Fiction
21st Jul 2011

Obedience by Jacqueline Yallop

Obedience_Jacqueline_YallopJacqueline Yallop’s second novel Obedience is a twisting but tightly written story, giving us blurred, fragmented glimpses of the past, which mirror the increasingly murky memory of 93-year-old Sister Bernard.

The nun’s life itself is obscured and muddy, both physically – she spends her life cleaning and gardening in service to her ever-fastidious God – and morally, soiled by vow-breaking decisions that have tragic consequences. The past we’re given is as ambiguous as Bernard, described variously as villain or victim, simpleton or saint.

We follow Bernard from her brief love affair with a German soldier during the Nazi occupation of her small French town, to her eviction from the crumbling convent where she’s spent most of her life.

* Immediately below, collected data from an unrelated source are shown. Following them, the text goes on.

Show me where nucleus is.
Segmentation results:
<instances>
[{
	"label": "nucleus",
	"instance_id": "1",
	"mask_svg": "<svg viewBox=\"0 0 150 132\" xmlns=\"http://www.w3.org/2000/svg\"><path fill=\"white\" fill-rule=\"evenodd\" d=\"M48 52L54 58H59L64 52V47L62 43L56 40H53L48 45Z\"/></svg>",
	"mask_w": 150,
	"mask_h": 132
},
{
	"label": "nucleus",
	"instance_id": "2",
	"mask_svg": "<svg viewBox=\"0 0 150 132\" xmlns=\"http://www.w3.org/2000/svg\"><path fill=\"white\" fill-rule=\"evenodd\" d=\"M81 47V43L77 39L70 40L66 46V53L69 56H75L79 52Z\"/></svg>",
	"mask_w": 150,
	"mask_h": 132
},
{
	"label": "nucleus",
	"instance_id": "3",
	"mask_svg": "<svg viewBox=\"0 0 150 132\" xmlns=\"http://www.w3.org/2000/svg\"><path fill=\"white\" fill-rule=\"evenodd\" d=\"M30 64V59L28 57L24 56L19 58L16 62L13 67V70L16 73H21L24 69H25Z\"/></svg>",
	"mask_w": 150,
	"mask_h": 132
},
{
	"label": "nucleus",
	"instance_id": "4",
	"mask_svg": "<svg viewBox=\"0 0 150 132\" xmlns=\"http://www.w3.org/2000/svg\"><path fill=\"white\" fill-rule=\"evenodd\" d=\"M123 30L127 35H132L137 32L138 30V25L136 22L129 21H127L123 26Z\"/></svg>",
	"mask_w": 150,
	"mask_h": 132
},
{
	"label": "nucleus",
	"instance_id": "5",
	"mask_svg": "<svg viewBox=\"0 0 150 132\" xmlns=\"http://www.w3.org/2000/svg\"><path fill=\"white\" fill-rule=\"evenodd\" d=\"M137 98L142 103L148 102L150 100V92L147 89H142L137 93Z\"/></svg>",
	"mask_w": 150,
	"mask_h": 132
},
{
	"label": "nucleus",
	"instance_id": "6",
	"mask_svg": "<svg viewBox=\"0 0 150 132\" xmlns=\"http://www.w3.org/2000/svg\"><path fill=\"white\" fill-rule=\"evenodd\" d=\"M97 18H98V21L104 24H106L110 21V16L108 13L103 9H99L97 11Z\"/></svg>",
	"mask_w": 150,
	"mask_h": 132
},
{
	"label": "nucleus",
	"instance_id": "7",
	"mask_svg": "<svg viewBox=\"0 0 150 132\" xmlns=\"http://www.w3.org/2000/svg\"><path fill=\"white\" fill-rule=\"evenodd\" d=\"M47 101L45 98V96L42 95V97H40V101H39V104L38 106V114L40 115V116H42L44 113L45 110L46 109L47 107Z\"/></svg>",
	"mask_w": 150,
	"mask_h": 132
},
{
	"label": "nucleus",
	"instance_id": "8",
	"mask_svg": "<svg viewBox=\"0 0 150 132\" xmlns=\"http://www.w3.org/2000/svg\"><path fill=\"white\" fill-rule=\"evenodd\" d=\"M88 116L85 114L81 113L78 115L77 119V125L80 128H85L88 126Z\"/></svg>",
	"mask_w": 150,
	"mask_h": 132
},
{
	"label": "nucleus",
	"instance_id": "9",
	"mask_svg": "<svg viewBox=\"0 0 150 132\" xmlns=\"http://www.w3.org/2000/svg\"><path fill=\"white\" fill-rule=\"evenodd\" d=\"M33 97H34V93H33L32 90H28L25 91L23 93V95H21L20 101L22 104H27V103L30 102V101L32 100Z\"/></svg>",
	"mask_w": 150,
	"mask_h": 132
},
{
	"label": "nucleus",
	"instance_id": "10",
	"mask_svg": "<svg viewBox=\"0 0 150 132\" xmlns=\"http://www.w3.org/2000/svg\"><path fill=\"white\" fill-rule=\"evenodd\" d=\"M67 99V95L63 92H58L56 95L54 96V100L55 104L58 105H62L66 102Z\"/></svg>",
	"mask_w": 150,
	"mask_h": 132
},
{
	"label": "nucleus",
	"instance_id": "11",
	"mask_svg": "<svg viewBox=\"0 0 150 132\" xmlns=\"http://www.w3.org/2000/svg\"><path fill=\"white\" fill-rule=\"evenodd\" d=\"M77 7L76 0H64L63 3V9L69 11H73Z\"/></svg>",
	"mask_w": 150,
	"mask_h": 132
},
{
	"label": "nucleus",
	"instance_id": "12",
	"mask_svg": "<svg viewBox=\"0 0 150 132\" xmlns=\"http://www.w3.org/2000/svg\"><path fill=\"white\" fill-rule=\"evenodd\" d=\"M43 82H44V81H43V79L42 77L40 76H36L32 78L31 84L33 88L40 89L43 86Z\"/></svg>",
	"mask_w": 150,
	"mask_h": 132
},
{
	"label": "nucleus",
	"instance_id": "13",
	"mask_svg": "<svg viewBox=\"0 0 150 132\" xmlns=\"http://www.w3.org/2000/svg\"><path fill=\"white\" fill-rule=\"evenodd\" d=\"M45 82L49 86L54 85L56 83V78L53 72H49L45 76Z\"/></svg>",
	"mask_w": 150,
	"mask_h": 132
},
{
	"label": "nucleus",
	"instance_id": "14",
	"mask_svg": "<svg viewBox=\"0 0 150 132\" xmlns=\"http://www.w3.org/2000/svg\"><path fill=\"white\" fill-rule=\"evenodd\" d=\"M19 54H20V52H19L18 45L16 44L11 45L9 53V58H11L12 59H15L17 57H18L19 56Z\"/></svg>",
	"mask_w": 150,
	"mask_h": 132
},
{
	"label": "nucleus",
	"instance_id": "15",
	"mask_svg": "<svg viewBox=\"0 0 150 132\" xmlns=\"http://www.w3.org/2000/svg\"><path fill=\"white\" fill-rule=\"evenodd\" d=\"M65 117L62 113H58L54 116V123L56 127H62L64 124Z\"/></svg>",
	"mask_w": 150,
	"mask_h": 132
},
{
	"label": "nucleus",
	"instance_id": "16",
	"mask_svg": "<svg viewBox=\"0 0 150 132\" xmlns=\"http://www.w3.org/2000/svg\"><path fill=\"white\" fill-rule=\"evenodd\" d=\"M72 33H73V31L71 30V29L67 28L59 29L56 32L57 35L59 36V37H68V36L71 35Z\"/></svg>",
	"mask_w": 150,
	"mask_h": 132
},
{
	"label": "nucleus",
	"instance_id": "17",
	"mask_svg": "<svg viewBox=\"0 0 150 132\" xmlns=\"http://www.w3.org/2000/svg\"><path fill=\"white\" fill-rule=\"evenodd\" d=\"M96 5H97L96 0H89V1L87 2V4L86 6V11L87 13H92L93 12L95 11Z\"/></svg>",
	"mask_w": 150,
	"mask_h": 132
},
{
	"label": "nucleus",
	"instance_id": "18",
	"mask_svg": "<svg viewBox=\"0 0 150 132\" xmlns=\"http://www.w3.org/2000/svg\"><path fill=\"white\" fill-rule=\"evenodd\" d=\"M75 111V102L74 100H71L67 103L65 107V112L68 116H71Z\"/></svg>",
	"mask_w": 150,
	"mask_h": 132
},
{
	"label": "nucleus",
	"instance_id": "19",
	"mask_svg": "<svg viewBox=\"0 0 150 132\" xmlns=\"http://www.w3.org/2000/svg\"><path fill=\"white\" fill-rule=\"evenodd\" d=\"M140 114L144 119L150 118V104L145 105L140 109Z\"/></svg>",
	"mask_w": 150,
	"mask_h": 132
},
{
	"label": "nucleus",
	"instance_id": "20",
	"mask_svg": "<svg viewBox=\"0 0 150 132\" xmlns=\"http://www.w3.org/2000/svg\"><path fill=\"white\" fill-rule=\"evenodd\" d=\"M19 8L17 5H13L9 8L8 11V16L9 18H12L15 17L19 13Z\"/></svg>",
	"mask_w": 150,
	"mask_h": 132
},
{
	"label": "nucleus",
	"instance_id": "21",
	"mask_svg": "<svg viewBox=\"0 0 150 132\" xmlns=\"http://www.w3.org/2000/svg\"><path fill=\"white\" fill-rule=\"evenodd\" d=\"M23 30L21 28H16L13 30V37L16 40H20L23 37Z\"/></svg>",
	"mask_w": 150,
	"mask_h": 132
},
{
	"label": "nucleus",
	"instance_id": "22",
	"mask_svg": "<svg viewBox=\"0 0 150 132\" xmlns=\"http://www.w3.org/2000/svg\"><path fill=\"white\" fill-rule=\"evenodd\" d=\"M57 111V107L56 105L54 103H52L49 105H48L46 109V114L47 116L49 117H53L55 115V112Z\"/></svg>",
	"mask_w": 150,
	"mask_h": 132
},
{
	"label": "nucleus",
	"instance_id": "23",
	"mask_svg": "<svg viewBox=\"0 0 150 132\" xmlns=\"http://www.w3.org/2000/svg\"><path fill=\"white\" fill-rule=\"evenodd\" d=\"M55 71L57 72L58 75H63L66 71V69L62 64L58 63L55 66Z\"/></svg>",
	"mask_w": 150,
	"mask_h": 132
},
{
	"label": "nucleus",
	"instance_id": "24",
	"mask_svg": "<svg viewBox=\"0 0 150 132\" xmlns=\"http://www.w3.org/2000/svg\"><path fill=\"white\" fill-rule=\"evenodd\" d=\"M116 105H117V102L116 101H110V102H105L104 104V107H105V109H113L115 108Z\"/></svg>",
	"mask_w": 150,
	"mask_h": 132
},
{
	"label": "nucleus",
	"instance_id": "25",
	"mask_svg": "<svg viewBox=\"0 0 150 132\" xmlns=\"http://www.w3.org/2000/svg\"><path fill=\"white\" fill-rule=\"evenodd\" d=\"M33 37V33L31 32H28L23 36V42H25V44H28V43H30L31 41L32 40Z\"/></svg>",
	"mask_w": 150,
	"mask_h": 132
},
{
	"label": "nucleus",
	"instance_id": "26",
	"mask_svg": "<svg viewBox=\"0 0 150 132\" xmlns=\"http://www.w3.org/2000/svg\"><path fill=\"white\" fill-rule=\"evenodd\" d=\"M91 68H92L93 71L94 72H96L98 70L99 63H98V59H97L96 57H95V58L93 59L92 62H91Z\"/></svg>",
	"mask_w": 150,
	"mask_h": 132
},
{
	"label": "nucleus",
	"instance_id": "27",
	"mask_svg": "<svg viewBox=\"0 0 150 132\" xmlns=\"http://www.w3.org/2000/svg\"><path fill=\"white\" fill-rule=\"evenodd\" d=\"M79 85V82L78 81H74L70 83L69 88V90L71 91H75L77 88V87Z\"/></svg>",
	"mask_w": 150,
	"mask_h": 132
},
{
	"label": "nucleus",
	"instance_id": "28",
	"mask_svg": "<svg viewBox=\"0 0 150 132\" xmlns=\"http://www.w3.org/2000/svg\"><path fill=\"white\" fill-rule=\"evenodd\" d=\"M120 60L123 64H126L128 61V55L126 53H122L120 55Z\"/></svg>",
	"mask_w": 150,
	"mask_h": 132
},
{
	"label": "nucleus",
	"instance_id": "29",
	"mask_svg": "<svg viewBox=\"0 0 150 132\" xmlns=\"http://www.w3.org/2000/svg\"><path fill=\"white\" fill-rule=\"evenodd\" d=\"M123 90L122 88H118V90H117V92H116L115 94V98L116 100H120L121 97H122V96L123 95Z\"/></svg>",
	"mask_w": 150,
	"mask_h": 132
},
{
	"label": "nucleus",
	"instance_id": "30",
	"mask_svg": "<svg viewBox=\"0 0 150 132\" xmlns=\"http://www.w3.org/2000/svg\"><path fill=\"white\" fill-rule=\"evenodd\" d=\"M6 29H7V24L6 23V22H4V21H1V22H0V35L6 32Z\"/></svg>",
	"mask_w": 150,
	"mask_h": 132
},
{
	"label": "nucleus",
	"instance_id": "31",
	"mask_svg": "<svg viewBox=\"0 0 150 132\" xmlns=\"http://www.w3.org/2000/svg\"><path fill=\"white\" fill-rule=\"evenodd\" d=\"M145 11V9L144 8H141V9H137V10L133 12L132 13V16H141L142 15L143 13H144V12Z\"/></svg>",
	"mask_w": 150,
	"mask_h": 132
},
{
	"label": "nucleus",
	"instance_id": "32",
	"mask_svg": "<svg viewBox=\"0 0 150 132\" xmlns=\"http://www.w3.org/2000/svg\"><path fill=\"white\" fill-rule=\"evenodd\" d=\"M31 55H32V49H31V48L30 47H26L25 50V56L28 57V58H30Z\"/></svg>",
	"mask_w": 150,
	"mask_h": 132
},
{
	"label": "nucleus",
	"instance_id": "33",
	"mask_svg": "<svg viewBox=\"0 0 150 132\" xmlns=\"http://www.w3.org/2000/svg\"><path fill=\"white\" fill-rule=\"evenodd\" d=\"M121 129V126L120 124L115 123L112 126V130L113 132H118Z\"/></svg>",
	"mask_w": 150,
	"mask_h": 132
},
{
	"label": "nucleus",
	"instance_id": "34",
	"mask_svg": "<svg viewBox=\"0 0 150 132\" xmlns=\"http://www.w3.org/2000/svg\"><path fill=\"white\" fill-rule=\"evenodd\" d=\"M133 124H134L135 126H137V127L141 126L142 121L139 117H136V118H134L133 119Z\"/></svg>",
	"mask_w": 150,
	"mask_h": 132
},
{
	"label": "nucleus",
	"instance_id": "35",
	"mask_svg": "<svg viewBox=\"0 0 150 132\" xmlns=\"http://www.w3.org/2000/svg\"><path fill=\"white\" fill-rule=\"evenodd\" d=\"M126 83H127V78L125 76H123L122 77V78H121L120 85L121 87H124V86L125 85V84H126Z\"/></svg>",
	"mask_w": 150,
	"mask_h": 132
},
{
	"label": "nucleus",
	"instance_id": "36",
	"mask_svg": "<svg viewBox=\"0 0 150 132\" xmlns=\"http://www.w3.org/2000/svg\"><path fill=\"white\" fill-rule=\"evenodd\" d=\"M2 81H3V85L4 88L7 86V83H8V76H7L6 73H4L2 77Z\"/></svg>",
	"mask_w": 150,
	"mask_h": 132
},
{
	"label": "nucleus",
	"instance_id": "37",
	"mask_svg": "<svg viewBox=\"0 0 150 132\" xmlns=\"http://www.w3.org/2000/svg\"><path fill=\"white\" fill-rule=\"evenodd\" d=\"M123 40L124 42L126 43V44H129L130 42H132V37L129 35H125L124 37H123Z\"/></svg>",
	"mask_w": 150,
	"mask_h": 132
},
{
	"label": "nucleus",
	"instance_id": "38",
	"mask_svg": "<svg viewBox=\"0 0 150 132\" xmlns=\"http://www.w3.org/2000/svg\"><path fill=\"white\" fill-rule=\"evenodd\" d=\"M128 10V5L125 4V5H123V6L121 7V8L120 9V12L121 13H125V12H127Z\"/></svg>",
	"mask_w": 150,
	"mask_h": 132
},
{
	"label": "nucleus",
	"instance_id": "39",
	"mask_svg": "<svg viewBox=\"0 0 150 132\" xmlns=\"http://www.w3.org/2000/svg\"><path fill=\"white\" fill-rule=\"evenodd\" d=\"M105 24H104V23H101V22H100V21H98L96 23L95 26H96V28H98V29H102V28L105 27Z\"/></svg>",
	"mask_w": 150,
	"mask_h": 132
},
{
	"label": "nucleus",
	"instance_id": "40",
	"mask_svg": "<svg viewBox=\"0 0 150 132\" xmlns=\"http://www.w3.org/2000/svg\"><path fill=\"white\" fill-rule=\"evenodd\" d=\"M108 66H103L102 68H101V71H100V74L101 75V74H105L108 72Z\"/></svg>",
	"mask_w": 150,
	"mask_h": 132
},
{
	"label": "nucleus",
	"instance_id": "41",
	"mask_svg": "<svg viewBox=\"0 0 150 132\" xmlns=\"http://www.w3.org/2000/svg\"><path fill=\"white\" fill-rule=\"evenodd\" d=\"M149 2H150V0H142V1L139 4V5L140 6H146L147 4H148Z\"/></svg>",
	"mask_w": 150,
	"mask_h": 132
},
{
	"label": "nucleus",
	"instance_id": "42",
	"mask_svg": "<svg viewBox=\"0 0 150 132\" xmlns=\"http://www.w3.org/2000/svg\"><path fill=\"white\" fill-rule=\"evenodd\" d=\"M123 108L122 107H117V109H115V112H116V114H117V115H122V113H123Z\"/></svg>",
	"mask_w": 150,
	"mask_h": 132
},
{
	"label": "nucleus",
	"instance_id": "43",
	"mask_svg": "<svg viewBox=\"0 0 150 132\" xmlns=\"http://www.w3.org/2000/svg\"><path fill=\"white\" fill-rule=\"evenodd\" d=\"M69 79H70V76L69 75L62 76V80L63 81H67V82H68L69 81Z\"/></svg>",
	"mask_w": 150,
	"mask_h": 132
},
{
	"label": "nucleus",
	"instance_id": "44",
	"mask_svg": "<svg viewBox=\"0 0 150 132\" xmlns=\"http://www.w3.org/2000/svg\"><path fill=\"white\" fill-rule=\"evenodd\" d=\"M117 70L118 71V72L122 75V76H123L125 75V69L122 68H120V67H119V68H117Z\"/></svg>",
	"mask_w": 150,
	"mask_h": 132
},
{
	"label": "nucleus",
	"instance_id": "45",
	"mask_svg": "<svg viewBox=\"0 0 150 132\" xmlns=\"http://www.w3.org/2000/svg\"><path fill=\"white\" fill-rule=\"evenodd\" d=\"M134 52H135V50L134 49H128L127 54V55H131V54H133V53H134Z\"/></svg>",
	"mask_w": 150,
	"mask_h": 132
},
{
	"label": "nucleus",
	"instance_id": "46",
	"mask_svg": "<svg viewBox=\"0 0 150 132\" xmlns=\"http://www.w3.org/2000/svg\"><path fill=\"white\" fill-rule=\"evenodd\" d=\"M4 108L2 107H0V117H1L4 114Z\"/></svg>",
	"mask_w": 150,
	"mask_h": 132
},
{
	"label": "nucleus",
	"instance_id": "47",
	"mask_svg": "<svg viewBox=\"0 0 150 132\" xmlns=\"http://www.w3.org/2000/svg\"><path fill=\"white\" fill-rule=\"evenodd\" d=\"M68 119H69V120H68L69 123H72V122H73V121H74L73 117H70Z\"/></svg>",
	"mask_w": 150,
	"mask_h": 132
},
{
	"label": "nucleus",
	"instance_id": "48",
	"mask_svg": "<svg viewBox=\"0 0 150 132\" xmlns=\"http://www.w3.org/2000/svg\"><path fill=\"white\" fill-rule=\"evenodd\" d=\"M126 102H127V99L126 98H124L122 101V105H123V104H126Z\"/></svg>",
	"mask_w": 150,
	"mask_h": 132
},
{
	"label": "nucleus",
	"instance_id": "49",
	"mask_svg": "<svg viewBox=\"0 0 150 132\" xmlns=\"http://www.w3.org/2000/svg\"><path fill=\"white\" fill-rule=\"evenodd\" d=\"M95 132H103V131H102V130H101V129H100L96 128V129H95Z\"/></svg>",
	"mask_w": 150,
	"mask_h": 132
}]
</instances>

With only three elderly nuns remaining, the convent is closed and the women are packed off to various retirement options. As they sort through their meagre belongings and prepare to leave their home and their God, they reflect on what they’ve gained and lost in their service.

Bernard devastates the world around her when she begins a sexual relationship with a young Nazi soldier, a relationship that he initiates when he’s cruelly dared by fellow soldiers to seduce her.

Her infatuation, subsequent betrayal of her religion and nation and the horrific consequences, mark the end of her simple, faithful existence and haunt her for life. Yet this love pales in comparison to her complicated relationships with God and her fellow nuns.

Bernard communes directly with God, his voice a belligerent and mundane monologue in her head, disapproving of everything he sees, fretting over tarnished silverware and scuffed shoes. The God character is a brilliant creation: petty, pitiable and oddly funny, utterly unlike other fictional depictions of the holy.

When Bernard’s life is shaken by a devastating revelation, God goes silent; she revels in the peace while despairing that he’s left her. In her constant anxiety at being berated by God, she has clarity of purpose. Her faith never quite requires faith; there is no need for belief when her deity is intimately and casually ever-present.

Sister Bernard spends her final days in the company of two other elderly nuns, one deaf, one senile and incontinent. They live in a comfortable routine and a shared sense of duty to one another, but their mutual dislike is never far from the surface.

Superficially, love and duty clash in Obedience, and one must be sacrificed for the other; but in the relationships among the nuns, love and duty blur. Actions motivated by a desire to do what is right and dutiful become, in a way, gestures of love: from the wiping of drool from a chin, to sitting silently for hours next to a weeping sister.

Gut-wrenching but never melodramatic, Yallop’s simple prose gives subtle poignancy to what could otherwise be a well-worn tragic plot. The bitty description of past and present, given second-hand or through memories distorted by dementia, almost creates a mystery story; we’re left on our own to sort the truth from lies, and the miracles from madness.

Published by Atlantic Books on 1 August 2011, it is available in hardback for £6.99.

Rating: 4/5

Recommended for: Anyone looking for an elegant reflection on ageing, faith and madness.

Other recommended reading: Bernhard Schlink’s The Reader, for more forbidden Nazi love.